Try it. Can you rewrite everything from the start of the records down to and including the line containing "如家商旅酒店夺冠紫禁城巅峰论坛,斩获年度最佳商旅服务奖" as a numbered list, leaving out any blank lines?

BEGIN Data

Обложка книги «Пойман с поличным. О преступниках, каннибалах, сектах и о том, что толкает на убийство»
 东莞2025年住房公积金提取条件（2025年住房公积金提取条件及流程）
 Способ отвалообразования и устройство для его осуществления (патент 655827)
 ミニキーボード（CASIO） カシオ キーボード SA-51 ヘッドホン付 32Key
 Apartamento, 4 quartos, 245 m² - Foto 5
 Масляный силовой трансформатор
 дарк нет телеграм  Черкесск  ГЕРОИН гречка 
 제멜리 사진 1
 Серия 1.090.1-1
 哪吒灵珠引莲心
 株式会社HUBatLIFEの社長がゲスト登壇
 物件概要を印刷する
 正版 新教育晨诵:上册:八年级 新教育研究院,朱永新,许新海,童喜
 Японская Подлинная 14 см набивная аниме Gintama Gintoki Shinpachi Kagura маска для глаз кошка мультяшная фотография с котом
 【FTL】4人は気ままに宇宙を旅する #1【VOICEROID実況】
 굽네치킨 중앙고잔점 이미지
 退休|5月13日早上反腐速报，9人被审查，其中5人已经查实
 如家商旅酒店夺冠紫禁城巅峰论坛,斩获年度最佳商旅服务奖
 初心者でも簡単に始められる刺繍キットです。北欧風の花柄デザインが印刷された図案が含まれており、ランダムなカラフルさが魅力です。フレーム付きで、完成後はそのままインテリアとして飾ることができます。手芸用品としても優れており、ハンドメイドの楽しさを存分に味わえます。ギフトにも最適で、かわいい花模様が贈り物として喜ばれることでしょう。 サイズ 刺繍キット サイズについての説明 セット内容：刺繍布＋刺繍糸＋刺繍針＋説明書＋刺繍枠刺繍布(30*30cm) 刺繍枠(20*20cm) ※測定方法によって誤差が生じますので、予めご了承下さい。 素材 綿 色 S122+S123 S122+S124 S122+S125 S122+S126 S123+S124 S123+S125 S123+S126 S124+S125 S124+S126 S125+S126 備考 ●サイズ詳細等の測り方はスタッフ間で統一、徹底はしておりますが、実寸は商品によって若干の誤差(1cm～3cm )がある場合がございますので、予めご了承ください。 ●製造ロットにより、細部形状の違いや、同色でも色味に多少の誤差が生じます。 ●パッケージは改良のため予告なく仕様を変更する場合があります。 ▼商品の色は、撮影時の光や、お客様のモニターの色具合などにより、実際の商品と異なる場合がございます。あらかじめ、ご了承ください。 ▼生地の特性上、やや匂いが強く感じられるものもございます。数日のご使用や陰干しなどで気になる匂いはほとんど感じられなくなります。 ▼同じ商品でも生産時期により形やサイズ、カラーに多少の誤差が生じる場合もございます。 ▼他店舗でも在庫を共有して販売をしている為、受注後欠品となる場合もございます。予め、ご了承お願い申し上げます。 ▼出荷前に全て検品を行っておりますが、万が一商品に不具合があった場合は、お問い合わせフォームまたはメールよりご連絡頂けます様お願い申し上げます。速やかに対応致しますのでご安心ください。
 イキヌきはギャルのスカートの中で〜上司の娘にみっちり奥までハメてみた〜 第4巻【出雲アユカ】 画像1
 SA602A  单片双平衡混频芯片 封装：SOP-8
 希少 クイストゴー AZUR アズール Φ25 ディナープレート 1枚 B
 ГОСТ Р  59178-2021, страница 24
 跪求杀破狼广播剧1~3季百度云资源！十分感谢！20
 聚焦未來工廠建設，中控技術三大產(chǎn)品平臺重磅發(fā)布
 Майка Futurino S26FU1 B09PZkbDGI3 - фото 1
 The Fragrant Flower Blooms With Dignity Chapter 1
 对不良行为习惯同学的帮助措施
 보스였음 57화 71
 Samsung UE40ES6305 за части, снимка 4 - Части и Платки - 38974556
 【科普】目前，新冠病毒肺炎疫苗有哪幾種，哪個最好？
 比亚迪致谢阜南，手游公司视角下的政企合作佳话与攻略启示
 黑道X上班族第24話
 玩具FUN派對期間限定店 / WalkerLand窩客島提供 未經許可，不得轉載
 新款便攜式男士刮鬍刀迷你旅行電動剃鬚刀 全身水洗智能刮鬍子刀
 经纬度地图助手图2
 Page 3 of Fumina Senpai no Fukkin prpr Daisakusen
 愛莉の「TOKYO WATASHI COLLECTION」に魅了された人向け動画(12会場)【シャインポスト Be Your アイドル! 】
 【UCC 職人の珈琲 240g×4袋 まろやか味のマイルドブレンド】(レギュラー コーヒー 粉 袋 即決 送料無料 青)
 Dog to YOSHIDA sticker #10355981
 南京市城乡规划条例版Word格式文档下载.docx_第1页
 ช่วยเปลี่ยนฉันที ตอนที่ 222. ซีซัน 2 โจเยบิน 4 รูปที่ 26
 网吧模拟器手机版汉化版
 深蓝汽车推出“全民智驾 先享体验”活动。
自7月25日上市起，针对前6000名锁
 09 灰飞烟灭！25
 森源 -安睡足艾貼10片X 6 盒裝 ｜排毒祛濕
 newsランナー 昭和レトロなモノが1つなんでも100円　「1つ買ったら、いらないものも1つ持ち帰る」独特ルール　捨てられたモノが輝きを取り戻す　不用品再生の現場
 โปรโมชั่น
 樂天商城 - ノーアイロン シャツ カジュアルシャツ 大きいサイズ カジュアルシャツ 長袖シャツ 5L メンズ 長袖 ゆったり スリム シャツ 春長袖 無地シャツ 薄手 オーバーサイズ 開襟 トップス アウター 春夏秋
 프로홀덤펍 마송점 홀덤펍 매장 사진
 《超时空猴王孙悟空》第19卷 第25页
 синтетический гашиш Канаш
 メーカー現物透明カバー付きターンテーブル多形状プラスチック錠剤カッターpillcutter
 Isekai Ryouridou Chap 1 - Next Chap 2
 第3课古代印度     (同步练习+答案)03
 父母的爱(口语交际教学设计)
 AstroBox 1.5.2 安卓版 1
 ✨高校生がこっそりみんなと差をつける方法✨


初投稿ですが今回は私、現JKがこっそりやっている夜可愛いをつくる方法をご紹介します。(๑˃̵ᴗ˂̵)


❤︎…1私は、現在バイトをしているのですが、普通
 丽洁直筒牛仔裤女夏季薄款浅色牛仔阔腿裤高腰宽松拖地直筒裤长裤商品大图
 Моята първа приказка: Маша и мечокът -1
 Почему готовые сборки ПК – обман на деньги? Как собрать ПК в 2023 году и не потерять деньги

END Data

Solution to this task.
1. Обложка книги «Пойман с поличным. О преступниках, каннибалах, сектах и о том, что толкает на убийство»
2.  东莞2025年住房公积金提取条件（2025年住房公积金提取条件及流程）
3.  Способ отвалообразования и устройство для его осуществления (патент 655827)
4.  ミニキーボード（CASIO） カシオ キーボード SA-51 ヘッドホン付 32Key
5.  Apartamento, 4 quartos, 245 m² - Foto 5
6.  Масляный силовой трансформатор
7.  дарк нет телеграм  Черкесск  ГЕРОИН гречка 
8.  제멜리 사진 1
9.  Серия 1.090.1-1
10.  哪吒灵珠引莲心
11.  株式会社HUBatLIFEの社長がゲスト登壇
12.  物件概要を印刷する
13.  正版 新教育晨诵:上册:八年级 新教育研究院,朱永新,许新海,童喜
14.  Японская Подлинная 14 см набивная аниме Gintama Gintoki Shinpachi Kagura маска для глаз кошка мультяшная фотография с котом
15.  【FTL】4人は気ままに宇宙を旅する #1【VOICEROID実況】
16.  굽네치킨 중앙고잔점 이미지
17.  退休|5月13日早上反腐速报，9人被审查，其中5人已经查实
18.  如家商旅酒店夺冠紫禁城巅峰论坛,斩获年度最佳商旅服务奖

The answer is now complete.